L’héritage incontournable et menacé de l’Eglise catholique
L’Occident connaît de nos jours une régression accélérée non seulement de l’influence mais aussi de l’empreinte du christianisme sur les sociétés comme sur les individus. Au-delà du recul des croyances et des pratiques religieuses, un signe ne trompe pas : l’effacement de l’histoire comme de l’héritage de l’Eglise catholique.
C’est contre ce constat que se dresse, avec toute la pertinence et le recul de l’historien, Christophe Dickès, dans un essai dense et percutant. La situation lui semble d’autant plus alarmante que “les autorités ecclésiastiques elles-mêmes ont souhaité remettre en cause ce passé par une culture de la repentance, entretenue par une mauvaise conscience allant jusqu’à reprendre des poncifs anticléricaux.” C’est donc à l’historien de parler.
Christophe Dickès, au fil des pages, rapporte ce qui devrait être des évidences, et qui ne le sont plus pour bon nombre de nos contemporains. Ne serait-ce que la structuration du temps, des jours, des heures par l’Eglise. En vérité, l’auteur remet en cause la lecture progressiste de l’histoire de notre civilisation , laquelle serait née quelque part entre les Lumières, 1789 et la IIIè République. Une telle vision relève de la négation pure et simple de l’histoire. Jugeons-en.
Le système scolaire européen est ainsi enfant de l’Eglise, laquelle créa dès le Moyen Age les écoles monastiques, presbytérales, épiscopales ainsi que les universités. De même, écrit l’auteur, “l’Eglise fut une institution qui porta la science, c’est-à-dire qui la finança et sut l’encourager à partir de l’époque médiévale.” Ainsi, de nombreux clercs participèrent aux découvertes scientifiques, et dans des domaines dans lesquels on ne s’attend pas à les trouver : astronomie, mathématiques, météorologie, médecine, etc.

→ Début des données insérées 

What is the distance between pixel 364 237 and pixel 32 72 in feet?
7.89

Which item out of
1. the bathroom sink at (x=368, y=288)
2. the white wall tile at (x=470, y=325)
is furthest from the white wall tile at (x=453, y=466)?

Et ce, pour la simple et bonne raison que l’étude de la création permettait de mieux connaître le Créateur. Contrairement à l’Empire ottoman, la papauté ne condamna pas l’imprimerie, dont on trouvait un exemplaire à Rome même, et elle créa la première des académies, l’accademia dei Lincei.
Et que dire de son œuvre sociale, du soin apporté aux malades et aux affligés, dans une démarche de gratuité du geste envers le prochain et d’égale dignité des individus, concepts inconnus des Romains. Et Christophe Dickès de dérouler la litanie des réalités politiques issues de l’héritage catholique : la laïcité, la notion d’Europe, le concept de guerre juste, l’unité du genre humain, et des nations. La démocratie, rappelle-t-il, est dès l’origine présente au sein de l’Eglise avec l’élection des papes, des abbés et même des évêques.
De très belles pages — et fort utiles — sur la place de la femme, seulement exclue des charges du clergé séculier. Elles accompagnèrent le Christ jusqu’au tombeau, participèrent à l’évangélisation, atteignirent la sainteté, et furent préservées de la répudiation et de la polygamie par le mariage chrétien.
On le voit, bien des poncifs et des contre-vérités héritées très souvent des Lumières sont à combattre. C’est ce que fait ce beau et utile livre.
frederic le moal
Christophe Dickès, Pour l’Eglise. Ce que le monde lui doit, Perrin, octobre 2024, 272 p. — 16,00 €.